Text Diff Checker
Compare two texts side-by-side.
Overview
Compare two pieces of text side by side and see exactly what changed. Additions are highlighted in green, deletions in red, and unchanged context is shown in muted text. The view can switch between unified (one column with markers) and split (two columns) layouts.
Developers reviewing pull requests outside of git, technical writers reconciling two drafts, editors checking copy edits, contract reviewers tracking line-by-line redlines, and anyone proofreading the difference between two versions of a paragraph all reach for a text diff. It's faster and clearer than reading both files end to end.
How it works
Under the hood, a text diff runs a longest-common-subsequence (LCS) algorithm over the lines (or characters, or words) of both inputs. The LCS represents the unchanged portion; everything not in the LCS is either added (present only in the right side) or deleted (present only in the left).
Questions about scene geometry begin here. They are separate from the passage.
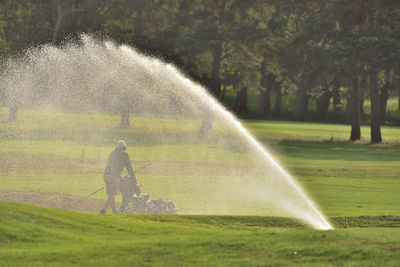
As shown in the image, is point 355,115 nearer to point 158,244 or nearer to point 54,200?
point 54,200

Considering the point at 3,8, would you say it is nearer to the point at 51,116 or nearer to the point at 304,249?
the point at 51,116

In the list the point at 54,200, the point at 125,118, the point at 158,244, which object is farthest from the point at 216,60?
the point at 158,244

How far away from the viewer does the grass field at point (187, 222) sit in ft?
40.3

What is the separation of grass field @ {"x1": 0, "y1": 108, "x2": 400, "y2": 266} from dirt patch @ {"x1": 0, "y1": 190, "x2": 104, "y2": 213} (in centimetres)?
172

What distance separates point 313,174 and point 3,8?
47.6 m

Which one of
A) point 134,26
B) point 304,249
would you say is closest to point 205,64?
point 134,26

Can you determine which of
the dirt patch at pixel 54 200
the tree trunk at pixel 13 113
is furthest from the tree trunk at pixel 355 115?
the dirt patch at pixel 54 200

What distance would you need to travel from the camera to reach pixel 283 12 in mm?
80312

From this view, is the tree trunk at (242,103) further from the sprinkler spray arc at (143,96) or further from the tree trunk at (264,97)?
the sprinkler spray arc at (143,96)

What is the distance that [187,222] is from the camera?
17641mm

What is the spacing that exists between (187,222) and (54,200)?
7014 mm

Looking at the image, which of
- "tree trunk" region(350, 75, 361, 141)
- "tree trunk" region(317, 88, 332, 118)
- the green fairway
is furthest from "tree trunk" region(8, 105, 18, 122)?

Different tools tune the granularity — character, word, or line diffs each highlight different kinds of change.
Most diffs use Myers' 1986 algorithm or a variant like patience diff for cleaner-looking results on code.
Examples
Left: Right:
The quick brown fox The slow brown fox
jumps over the lazy jumps over the sleeping
dog. dog.
Diff (unified):
The -quick +slow brown fox
jumps over the -lazy +sleeping
dog.
FAQ
Word diff or line diff — which should I use?
Use line diff for code, configuration files, and structured data. Use word diff for prose where small wording changes matter more than line boundaries.
Does it ignore whitespace?
Most modes offer an "ignore whitespace" toggle. Useful for code reviews where indentation changed without semantic effect.
Can I diff three versions at once?
Two-way diff compares two inputs. For three-way comparisons against a common ancestor, use the Text 3-Way Merge tool.